A new study on the value irrigation adds to Nebraska’s economy adds to the importance of the work of a special committee.
The Water Sustainability Task Force has begun meeting, just as the Nebraska Farm Bureau releases a study indicating irrigation adds $11 billion dollars to the state economy annually.
Actually, the study [PDF of study] conducted by Decision Innovation Solutions of Des Moines, Iowa focused on the impact of irrigation during 2012, when drought held Nebraska in a tight grip. The study concluded that irrigation of Nebraska cropland added $11 billion to the state economy last night. It estimates the state would have lost slightly more than 31,000 jobs without irrigation.
Farm Bureau President Steve Nelson says the study simply emphasizes the importance of maintaining adequate irrigation.
“This study really does help put some numbers behind what that real value of irrigation is to the economy, not just for farmers and ranchers, but for everyone in the state,” Nelson tells reporters during a conference call.
Irrigation gave yields a strong boost. Corn grown on irrigated land averaged 190 bushels an acre last year. Corn grown without irrigation in Nebraska yielded only 58 bushels per acre.
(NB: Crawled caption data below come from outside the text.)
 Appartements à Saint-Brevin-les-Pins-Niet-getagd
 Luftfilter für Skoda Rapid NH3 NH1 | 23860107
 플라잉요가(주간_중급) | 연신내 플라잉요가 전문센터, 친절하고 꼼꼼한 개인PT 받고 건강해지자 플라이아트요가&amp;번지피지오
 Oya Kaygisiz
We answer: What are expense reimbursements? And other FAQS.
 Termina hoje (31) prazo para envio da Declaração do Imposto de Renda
Irrigated land in Nebraska produced much greater yields that other states in the Corn Belt, including Iowa, Missouri and Illinois.
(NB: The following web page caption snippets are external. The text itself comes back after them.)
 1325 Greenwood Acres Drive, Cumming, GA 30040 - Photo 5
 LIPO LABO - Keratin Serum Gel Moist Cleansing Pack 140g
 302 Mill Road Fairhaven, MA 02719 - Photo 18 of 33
But, will understanding the importance of irrigation lead the legislature to funding water conservation projects which might be suggested by the Water Sustainability Task Force?
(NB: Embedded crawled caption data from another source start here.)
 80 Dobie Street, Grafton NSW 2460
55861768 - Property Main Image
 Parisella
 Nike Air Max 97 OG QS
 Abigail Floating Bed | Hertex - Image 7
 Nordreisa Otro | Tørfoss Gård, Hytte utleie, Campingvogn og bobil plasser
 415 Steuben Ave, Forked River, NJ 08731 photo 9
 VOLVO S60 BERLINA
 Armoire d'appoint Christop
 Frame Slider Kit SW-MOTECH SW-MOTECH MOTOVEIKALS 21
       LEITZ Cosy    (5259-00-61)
“Part of what we need to do is prioritize what projects are important, what areas need to be worked on first and part of it, of course, is having the adequate funding to do those things,” Nelson says.
Nebraska ranks first among the states in irrigated acreage. Nebraska farmers irrigate 8.4 million acres. California ranks second with 7.3 million acres under irrigation.
The study concludes that irrigation produces enough benefit for the state that it adds jobs to such diverse industries as real estate, wholesale trade, banking and health care.